Exact copies of the records below are required.
──────── Data for analysis ────────
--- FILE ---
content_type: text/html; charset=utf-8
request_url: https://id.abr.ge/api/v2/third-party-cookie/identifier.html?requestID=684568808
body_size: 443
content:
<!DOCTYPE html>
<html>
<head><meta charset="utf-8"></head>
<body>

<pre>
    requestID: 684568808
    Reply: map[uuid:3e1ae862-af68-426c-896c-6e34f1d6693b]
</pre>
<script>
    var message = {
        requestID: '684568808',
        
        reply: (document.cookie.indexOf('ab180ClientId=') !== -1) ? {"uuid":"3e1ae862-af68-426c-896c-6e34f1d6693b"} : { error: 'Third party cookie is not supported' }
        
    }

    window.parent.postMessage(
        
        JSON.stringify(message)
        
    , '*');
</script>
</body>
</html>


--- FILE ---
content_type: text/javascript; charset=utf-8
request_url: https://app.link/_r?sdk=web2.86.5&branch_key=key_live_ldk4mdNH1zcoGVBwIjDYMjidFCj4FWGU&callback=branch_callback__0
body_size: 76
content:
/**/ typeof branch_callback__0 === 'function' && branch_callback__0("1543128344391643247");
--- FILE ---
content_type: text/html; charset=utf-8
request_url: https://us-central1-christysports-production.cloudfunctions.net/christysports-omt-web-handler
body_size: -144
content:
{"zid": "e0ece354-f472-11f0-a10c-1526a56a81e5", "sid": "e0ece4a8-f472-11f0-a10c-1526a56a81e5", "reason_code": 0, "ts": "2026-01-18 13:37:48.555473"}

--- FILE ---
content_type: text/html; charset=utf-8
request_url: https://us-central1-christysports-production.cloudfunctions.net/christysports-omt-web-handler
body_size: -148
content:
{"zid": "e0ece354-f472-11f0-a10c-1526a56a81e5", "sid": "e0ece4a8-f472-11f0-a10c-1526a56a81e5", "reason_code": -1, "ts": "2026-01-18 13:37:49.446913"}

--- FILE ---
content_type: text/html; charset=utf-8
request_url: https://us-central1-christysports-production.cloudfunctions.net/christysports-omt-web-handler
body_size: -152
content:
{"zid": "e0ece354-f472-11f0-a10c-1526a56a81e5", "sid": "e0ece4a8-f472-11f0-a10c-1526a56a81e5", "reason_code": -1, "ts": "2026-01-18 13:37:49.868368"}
────────
* [Solution to this task]:
--- FILE ---
content_type: text/html; charset=utf-8
request_url: https://id.abr.ge/api/v2/third-party-cookie/identifier.html?requestID=684568808
body_size: 443
content:
<!DOCTYPE html>
<html>
<head><meta charset="utf-8"></head>
<body>

<pre>
    requestID: 684568808
    Reply: map[uuid:3e1ae862-af68-426c-896c-6e34f1d6693b]
</pre>
<script>
    var message = {
        requestID: '684568808',
        
        reply: (document.cookie.indexOf('ab180ClientId=') !== -1) ? {"uuid":"3e1ae862-af68-426c-896c-6e34f1d6693b"} : { error: 'Third party cookie is not supported' }
        
    }

    window.parent.postMessage(
        
        JSON.stringify(message)
        
    , '*');
</script>
</body>
</html>


--- FILE ---
content_type: text/javascript; charset=utf-8
request_url: https://app.link/_r?sdk=web2.86.5&branch_key=key_live_ldk4mdNH1zcoGVBwIjDYMjidFCj4FWGU&callback=branch_callback__0
body_size: 76
content:
/**/ typeof branch_callback__0 === 'function' && branch_callback__0("1543128344391643247");
--- FILE ---
content_type: text/html; charset=utf-8
request_url: https://us-central1-christysports-production.cloudfunctions.net/christysports-omt-web-handler
body_size: -144
content:
{"zid": "e0ece354-f472-11f0-a10c-1526a56a81e5", "sid": "e0ece4a8-f472-11f0-a10c-1526a56a81e5", "reason_code": 0, "ts": "2026-01-18 13:37:48.555473"}

--- FILE ---
content_type: text/html; charset=utf-8
request_url: https://us-central1-christysports-production.cloudfunctions.net/christysports-omt-web-handler
body_size: -148
content:
{"zid": "e0ece354-f472-11f0-a10c-1526a56a81e5", "sid": "e0ece4a8-f472-11f0-a10c-1526a56a81e5", "reason_code": -1, "ts": "2026-01-18 13:37:49.446913"}

--- FILE ---
content_type: text/html; charset=utf-8
request_url: https://us-central1-christysports-production.cloudfunctions.net/christysports-omt-web-handler
body_size: -152
content:
{"zid": "e0ece354-f472-11f0-a10c-1526a56a81e5", "sid": "e0ece4a8-f472-11f0-a10c-1526a56a81e5", "reason_code": -1, "ts": "2026-01-18 13:37:49.868368"}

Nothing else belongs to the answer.